Written instruction 1: Reproduce the earthquake account word for word from "On dry land, trees" to "carbonized wood.".
Written instruction 2: In the earthquake account, at about what hour was Mattis M. Speed's party awakened by the boat's violent agitation?

On dry land, trees bent like heads of grain in the wind,
their ranches interlocked, until they were ripped from the
ground. Cracks formed in the earth that sometimes ran for MILES.
The quake's ground wave created sunken lands, fissures, and
domes. Sand blows eruped sand and belched hot water, fumes, and
carbonized wood.
Mattis M. Speed, a river traveler in February, 1812,
described his experience. "We were awakened about 3 a.m. by the
violent agitation of the boat accompanied by a noise so terrible
it can best be described as the constant discharge of heavy
cannon. The banks were falling into the river and the island to
which we were tied was sinking. We cut ourselves loose from the
island and pulled as far from the banks as necessary to avoid
the falling trees. The swells of the river were so deep as to
threaten the sinking of the boat with every minute."
When he pulled out of the maelstrom at New Madrid, he wrote,
"The former elevation of the bank was about 25 feet above common
water. When we reached it, it was barely 12 or 3 feet. Scarcely
a house was left entire, some completely prostrated, others
unroofed and not a chimney standing."
One man described holding to a tree to support himself during
a quake. A fissure opened in the ground and both he and the tree
fell in. He was unable to climb out of the fissure at that point
and was forced to walk along it until an incline allowed him to
scramble out. Fissures as deep as 100 feet ran for miles through
the countryside.

Record excerpts:
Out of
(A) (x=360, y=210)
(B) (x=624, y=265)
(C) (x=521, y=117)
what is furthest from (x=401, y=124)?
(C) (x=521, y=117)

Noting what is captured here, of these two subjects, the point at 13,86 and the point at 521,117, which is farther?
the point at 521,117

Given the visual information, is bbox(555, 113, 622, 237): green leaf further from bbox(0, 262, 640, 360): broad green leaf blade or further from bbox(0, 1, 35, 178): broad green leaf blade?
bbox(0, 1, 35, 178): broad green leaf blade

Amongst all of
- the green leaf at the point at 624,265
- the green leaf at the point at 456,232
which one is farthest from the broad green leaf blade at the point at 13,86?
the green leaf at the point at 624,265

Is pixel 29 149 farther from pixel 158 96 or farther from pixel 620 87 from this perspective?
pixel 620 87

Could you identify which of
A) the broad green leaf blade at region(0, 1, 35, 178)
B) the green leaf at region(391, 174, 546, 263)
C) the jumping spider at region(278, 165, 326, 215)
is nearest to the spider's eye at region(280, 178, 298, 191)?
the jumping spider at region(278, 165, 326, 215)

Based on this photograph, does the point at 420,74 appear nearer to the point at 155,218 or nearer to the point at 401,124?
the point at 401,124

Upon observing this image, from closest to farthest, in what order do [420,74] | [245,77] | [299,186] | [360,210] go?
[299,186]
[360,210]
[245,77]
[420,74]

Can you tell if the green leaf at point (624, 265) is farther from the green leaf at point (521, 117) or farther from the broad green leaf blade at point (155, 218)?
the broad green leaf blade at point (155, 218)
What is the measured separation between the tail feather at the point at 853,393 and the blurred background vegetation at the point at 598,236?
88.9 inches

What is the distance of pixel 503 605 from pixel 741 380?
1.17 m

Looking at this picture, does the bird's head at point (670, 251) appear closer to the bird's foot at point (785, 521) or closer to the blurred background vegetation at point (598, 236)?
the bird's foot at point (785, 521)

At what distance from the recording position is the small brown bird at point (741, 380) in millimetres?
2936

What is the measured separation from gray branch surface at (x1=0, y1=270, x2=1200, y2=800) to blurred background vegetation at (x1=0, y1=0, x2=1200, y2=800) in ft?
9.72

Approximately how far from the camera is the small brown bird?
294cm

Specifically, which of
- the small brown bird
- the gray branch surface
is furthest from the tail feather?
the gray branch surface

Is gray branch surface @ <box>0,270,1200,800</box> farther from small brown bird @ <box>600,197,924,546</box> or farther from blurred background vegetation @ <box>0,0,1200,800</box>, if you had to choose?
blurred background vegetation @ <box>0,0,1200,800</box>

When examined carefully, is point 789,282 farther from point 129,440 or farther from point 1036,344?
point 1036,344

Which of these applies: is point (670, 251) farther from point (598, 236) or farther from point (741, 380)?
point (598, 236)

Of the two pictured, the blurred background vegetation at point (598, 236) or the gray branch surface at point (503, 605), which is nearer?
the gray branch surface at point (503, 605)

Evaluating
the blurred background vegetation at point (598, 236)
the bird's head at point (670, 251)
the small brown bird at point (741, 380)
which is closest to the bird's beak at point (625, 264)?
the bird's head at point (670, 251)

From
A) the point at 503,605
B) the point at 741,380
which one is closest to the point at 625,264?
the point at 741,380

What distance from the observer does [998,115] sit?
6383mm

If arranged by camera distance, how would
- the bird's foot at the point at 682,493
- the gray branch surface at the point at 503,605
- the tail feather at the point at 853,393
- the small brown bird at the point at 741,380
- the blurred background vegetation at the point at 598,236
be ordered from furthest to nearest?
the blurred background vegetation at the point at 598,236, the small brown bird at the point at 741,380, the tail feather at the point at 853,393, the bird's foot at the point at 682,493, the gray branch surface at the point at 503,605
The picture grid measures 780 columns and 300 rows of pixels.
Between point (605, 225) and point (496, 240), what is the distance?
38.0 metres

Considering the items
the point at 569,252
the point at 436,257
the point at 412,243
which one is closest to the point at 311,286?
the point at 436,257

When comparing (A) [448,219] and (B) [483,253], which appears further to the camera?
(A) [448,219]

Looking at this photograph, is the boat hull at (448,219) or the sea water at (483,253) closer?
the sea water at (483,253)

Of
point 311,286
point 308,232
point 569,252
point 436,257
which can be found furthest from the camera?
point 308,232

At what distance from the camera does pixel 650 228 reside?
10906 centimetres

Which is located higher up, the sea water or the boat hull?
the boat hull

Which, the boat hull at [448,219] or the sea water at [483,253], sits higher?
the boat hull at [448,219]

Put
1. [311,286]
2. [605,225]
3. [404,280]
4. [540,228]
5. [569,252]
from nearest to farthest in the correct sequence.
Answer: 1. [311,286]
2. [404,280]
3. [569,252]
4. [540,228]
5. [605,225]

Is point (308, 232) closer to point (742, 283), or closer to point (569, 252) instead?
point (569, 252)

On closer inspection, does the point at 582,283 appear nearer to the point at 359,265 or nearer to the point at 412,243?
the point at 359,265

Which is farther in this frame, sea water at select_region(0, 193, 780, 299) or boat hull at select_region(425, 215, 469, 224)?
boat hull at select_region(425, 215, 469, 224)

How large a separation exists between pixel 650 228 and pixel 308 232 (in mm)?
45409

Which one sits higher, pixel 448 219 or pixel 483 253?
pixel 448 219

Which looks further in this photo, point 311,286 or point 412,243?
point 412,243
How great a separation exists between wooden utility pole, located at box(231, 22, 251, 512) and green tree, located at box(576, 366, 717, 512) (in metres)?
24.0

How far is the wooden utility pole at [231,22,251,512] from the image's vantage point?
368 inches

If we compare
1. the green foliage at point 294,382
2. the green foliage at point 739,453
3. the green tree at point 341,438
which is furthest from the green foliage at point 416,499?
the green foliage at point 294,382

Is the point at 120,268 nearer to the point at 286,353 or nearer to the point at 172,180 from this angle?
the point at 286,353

Task answer 1:
On dry land, trees bent like heads of grain in the wind,
their ranches interlocked, until they were ripped from the
ground. Cracks formed in the earth that sometimes ran for MILES.
The quake's ground wave created sunken lands, fissures, and
domes. Sand blows eruped sand and belched hot water, fumes, and
carbonized wood.

Task answer 2: About 3 a.m.